According to drug testing experts, though, passing a subsequent test is not, in and of itself, a valid defense and actually fits the pattern of some previous doping cases. US Anti-Doping Agency CEO Travis Tygart has no specific knowledge of the Braun case, but says that a testosterone level that goes from normal, to high, to normal is typical of someone on a steroid cycle. "After a person stops using, the T:E ratio" -- that's the testosterone-to-epitestosterone ratio, which is 1:1 in most people, and above 4:1 in positive tests -- "goes back down to normal levels, and that could be in a matter of days or hours. It depends on how much they used, how long they've been using, and their own individual metabolism." Research done by German scientists showed that one particular drug boosted a patient's T:E ratio above 80:1 before it dropped back to normal only 12 hours later.

A number of articles and blogs have characterized Braun's positive test as yet another drug-related black eye for baseball and commissioner Bud Selig, who extolled the virtues of Braun as a bright light of the post-steroid scandal era.

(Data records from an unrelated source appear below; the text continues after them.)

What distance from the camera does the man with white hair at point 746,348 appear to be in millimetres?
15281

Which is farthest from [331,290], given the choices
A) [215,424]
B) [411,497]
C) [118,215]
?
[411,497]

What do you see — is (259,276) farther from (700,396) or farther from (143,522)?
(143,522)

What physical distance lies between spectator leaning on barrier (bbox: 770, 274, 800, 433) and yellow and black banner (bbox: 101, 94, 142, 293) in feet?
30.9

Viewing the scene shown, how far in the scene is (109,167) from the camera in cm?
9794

But anti-doping experts who spoke with SI and are not involved in Braun's situation see the positive test and MLB's subsequent move to impose sanctions as a sign that drug testing is proceeding as it should. The darkest black eyes, they say, came when testing was feckless or not truly random and when big-name players were only exposed when they were dragged into Congress or court.

Dr. Gary Wadler, who until this year was chairman of the World Anti-Doping Agency's Prohibited List and Methods Sub-Committee, testified at the famous 2005 Congressional hearings on drugs in baseball, and says, "There's no question baseball has come a long, long way from when I testified." He notes that testing at every game would be more effective, but said that a positive test from a star player suggests that "all comers" are being treated equally.

Added Tygart, "If athletes in a sport are cheating, it's not a bad thing for the integrity of the sport that they're caught.... It might be a double-edged sword publicly, but it's what clean athletes expect."

David Howman, director general of WADA, could not comment on Braun's case but said that "testing is now undertaken by the MLB to a far greater extent than previously."

At a recent gathering of the Partnership for Clean Competition at NFL headquarters, Howman applauded MLB on adopting blood testing for human growth hormone in its new collective bargaining agreement, and said, "I hope I can applaud the NFL soon."